Morpho-physiological, biochemical, and molecular responses of lettuce (Lactuca sativa L.) seedlings to chlortetracycline stress

Antibiotic contamination in soil is an emerging environmental problem due to its potential threat to the soil ecosystem. Among antibiotics, chlortetracycline (CTC) is widely used for livestock and accumulates in agricultural soil, leading to detrimental effects on various physiological and biochemical metabolic processes in crops. However, the adverse impacts of CTC on plants and their defensive mechanisms remain poorly understood. We aimed to investigate the physiological, biochemical, and molecular responses of lettuce to CTC toxicity and to understand better the regulatory mechanism influencing the growth and development of plants. In this study, lettuce seedlings were exposed to different CTC doses (0, 0.01, 0.1, 0.5, and 1 mg L^–1) and grown for 4 weeks in a hydroponic system. The results showed that an initial CTC dose (0.01 mg L^–1) induced a hormesis phenomenon in the seedling's growth accompanied by upregulation of anthocyanin production, and their biosynthesis and regulation-related genes (e.g., F3H, F3′H, DFR, UFGT, ANS, and MYB) were found upregulated. While increasing CTC doses displayed stimulated phenolic acid and flavonoid contents, it had negative impacts on plant growth and leaf fresh/dry biomass. A progressive increase in the contents of H₂O₂ and MDA in the plants was found as the CTC dose increased, while the relative water content (RWC) level decreased.
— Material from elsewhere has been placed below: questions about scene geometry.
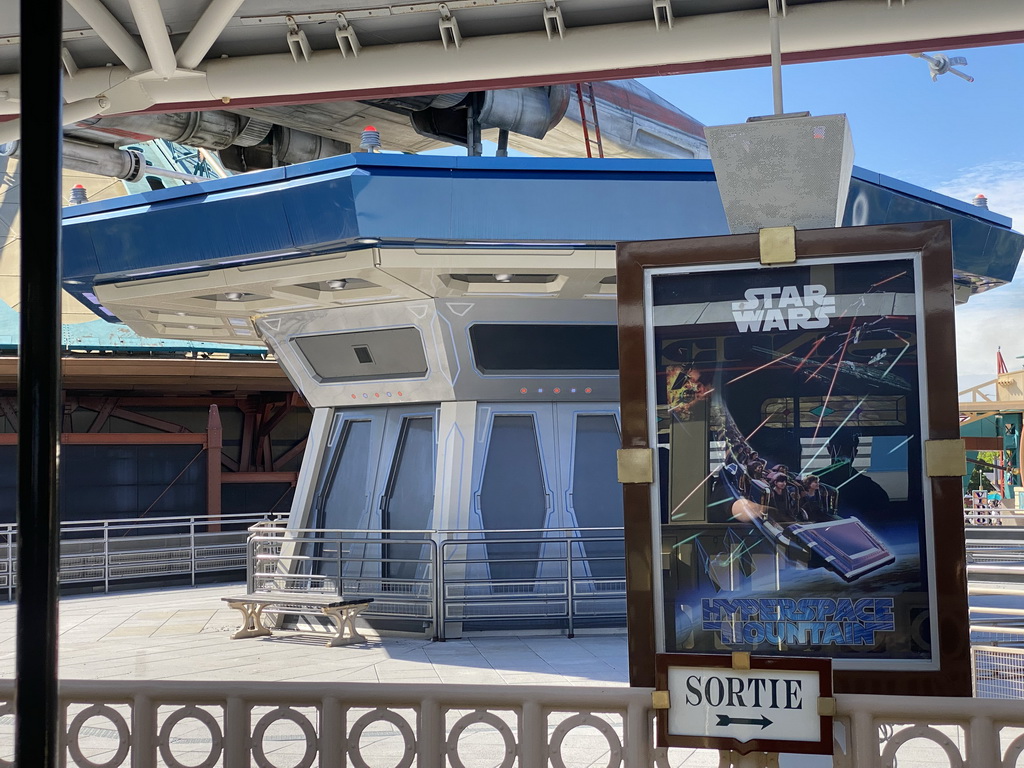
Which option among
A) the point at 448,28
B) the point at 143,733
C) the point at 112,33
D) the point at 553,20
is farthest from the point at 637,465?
the point at 112,33

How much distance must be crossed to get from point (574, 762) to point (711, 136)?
12.9 ft

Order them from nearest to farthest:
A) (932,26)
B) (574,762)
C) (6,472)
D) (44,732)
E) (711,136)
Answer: (44,732) → (711,136) → (932,26) → (574,762) → (6,472)

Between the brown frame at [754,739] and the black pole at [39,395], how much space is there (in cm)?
206

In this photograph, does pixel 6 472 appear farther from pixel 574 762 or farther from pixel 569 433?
pixel 574 762

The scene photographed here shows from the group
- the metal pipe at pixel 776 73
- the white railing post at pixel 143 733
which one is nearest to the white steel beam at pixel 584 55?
the metal pipe at pixel 776 73

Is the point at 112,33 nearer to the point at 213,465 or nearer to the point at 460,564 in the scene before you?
the point at 460,564

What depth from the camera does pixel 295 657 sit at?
32.9ft

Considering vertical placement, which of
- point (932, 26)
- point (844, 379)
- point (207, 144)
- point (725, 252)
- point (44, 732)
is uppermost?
point (207, 144)

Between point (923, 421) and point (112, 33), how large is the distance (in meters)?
4.71

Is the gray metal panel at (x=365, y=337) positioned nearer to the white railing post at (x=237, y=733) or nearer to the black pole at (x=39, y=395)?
the white railing post at (x=237, y=733)

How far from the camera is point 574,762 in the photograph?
20.3 feet

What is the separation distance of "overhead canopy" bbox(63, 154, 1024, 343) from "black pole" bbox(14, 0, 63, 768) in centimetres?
679

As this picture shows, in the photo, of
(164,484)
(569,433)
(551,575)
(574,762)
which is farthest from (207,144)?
(164,484)

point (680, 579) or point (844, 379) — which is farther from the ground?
point (844, 379)
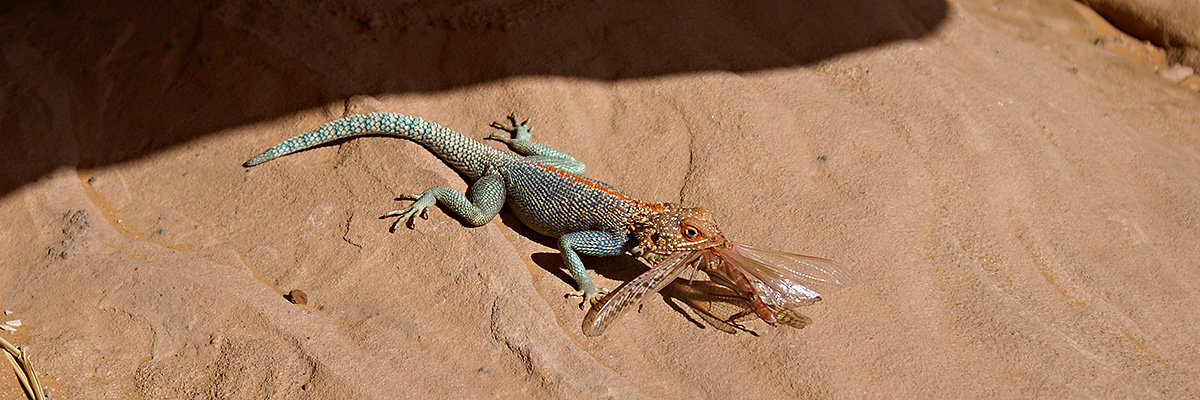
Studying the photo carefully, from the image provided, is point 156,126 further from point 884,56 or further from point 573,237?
point 884,56

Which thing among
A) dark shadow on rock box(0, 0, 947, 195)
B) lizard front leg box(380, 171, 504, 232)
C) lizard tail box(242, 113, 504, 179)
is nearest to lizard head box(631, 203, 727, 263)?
lizard front leg box(380, 171, 504, 232)

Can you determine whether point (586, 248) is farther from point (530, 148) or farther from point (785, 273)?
point (785, 273)

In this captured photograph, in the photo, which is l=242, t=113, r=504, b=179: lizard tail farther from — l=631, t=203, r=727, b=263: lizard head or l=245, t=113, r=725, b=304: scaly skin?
l=631, t=203, r=727, b=263: lizard head

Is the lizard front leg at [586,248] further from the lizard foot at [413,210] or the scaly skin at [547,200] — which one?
the lizard foot at [413,210]

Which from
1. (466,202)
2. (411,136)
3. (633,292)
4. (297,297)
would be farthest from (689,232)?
(297,297)

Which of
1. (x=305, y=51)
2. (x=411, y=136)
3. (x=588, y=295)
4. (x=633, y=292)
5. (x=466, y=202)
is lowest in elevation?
(x=588, y=295)
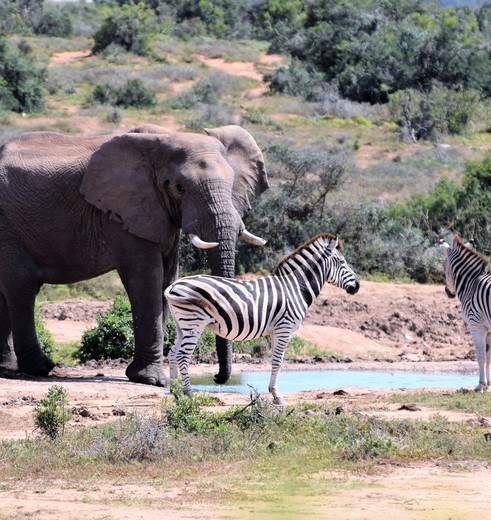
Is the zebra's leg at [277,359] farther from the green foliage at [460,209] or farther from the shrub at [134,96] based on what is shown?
the shrub at [134,96]

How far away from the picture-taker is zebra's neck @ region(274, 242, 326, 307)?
44.2 feet

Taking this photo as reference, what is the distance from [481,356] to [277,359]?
2694mm

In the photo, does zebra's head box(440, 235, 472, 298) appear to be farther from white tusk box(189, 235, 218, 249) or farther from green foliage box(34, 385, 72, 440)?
green foliage box(34, 385, 72, 440)

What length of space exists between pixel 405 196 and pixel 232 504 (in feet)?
84.0

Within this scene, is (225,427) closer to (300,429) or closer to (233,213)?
(300,429)

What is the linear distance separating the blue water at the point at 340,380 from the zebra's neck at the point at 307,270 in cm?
229

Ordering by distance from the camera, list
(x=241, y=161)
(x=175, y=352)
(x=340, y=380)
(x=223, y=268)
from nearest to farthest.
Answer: (x=175, y=352)
(x=223, y=268)
(x=241, y=161)
(x=340, y=380)

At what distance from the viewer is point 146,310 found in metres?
14.9

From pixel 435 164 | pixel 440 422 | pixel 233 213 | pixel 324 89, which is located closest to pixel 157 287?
pixel 233 213

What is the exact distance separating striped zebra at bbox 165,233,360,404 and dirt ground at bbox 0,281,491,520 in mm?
726

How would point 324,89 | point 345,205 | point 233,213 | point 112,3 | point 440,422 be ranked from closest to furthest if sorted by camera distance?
point 440,422, point 233,213, point 345,205, point 324,89, point 112,3

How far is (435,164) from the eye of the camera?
39156 millimetres

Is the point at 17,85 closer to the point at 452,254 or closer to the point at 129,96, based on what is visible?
the point at 129,96

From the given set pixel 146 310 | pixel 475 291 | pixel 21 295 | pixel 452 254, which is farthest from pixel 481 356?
pixel 21 295
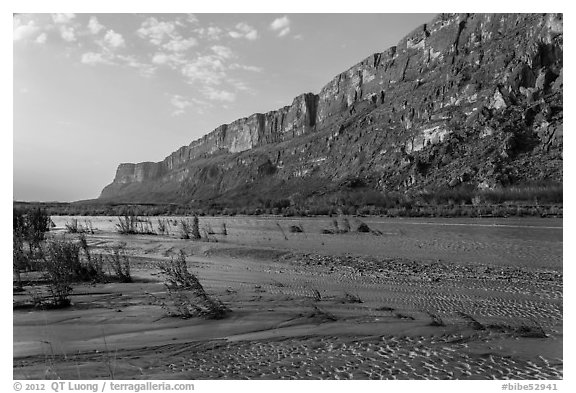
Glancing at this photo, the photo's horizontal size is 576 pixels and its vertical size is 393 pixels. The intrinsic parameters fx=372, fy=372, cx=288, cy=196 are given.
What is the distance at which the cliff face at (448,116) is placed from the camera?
74.9 meters

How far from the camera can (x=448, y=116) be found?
104 m

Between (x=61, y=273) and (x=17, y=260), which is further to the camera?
(x=17, y=260)

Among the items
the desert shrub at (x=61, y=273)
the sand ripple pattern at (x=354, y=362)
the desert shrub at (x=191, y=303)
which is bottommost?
the sand ripple pattern at (x=354, y=362)

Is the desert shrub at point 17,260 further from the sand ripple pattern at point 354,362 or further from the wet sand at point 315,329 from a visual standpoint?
the sand ripple pattern at point 354,362

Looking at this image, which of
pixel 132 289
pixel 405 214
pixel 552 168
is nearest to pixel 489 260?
pixel 132 289

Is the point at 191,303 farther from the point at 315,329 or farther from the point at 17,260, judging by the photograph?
the point at 17,260

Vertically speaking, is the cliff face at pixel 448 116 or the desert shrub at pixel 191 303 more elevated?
the cliff face at pixel 448 116

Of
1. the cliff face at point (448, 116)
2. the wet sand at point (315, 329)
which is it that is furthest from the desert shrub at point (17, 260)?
the cliff face at point (448, 116)

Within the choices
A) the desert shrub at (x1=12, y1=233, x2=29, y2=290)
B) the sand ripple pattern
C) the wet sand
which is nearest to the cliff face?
the wet sand

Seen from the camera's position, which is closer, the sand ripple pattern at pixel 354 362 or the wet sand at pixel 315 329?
the sand ripple pattern at pixel 354 362

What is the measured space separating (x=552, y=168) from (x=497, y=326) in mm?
68102

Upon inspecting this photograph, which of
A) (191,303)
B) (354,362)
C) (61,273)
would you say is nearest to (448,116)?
(191,303)

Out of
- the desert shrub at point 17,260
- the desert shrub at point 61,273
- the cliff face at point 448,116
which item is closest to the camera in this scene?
the desert shrub at point 61,273
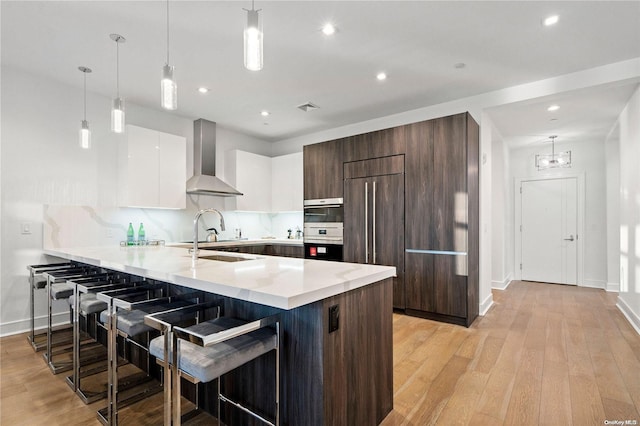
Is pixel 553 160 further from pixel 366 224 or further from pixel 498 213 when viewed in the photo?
pixel 366 224

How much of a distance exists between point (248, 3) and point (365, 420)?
2.82m

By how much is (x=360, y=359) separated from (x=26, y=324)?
12.5ft

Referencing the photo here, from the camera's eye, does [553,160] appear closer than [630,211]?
No

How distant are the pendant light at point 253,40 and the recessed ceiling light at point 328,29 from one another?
45.0 inches

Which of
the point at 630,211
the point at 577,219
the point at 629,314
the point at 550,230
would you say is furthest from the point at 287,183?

The activities of antioxidant enzymes, like superoxide dismutase, catalase, ascorbate peroxidase, and peroxidase, displayed differential responses to CTC. In addition, CTC doses, especially at 0.5 and 1 mg L^–1, tended to promote the production of abscisic acid and jasmonic acid, but salicylic acid remained unaltered. Overall, this study provides a new perspective insight into the toxic effects of CTC and the resilience mechanisms interlinked in lettuce plants' survival against antibiotic contamination.